Degradation of ferritin (XII): Two different processes can result in the degradation of ferritin. (XII.1) Degradation by the 20s proteasome enzymatic system, which recognizes and degrades oxidized ferritin. (XII.2) Degradation by lysosome enzymes in a secondary lysosome. Ferritin finds its way into the secondary lysosome by either autophagocytosis (XII.2.1) or by targeting of ferritin to the secondary lysosome (XII.2.2). The latter can lead to haemosiderin and eventually siderosome formation.

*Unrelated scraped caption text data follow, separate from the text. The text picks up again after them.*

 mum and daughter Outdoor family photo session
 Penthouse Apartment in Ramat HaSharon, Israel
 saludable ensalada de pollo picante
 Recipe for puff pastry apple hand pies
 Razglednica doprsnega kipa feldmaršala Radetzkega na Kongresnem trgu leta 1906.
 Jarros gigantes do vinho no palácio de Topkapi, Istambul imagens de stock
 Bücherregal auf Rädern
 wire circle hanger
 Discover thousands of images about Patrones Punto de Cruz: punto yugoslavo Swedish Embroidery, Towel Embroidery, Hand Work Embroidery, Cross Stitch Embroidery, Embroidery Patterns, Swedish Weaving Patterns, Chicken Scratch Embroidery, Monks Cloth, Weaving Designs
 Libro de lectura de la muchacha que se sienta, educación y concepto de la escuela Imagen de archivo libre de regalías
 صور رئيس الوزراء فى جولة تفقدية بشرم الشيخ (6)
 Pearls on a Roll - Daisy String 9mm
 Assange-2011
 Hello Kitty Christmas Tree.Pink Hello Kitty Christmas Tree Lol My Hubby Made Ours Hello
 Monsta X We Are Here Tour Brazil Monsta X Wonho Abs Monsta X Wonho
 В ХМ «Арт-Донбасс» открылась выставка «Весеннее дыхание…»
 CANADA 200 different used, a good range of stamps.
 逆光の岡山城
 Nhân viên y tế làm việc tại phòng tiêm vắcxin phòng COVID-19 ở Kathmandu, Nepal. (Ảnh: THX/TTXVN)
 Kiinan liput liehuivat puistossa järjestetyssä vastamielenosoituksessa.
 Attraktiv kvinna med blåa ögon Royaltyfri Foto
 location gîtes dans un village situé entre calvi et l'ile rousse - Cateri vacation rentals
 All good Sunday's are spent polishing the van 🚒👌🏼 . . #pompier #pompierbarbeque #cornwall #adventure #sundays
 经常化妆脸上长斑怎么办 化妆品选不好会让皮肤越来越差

Nuclear ferritin (XIII): Ferritin is also found in the nucleus. The ferritin in the nucleus consists of cytosolic H-subunit rich ferritins that are translocated back to the nucleus from the pool of apoferritin (VII) where these ferritins can form stable complexes with the DNA.
Mitochondrial ferritin (XV): Mitochondrial ferritin contains 24 identical subunits transcribed from a different gene than that for the cytosolic H-subunit and L-subunit (XIV). Upon transcription and translation the mitochondrial ferritin subunit polypeptide is translocated into the matrix of the mitochondria (XV.1). This is followed by the cleavage of the signal sequence and folding of the mitochondrial ferritin subunit (XV.2). Typical hollow spherical ferritin shells containing 24 subunits are then assembled from these subunits (XV.3). Cytosolic iron from the labile iron pool (III) transverses the double membrane of the mitochondria followed by sequestration by mitochondrial ferritin (XV.4).
Processes involved in cellular iron acquisition (XVI–XVIII): (XVI) The transferrin receptor binds transferrin and is endocytosed. Upon acidification of the endosome iron is released into the labile iron pool (III). (XVII) The ferritin receptor binds ferritin and is endocytosed. Ferritin is degraded in a secondary lysosome and the released iron joins the labile iron pool (III). (XVIII) Red blood cells are phagocytosed followed by degradation and the release of heme iron by heme oxygenase. The released iron joins the labile iron pool (III).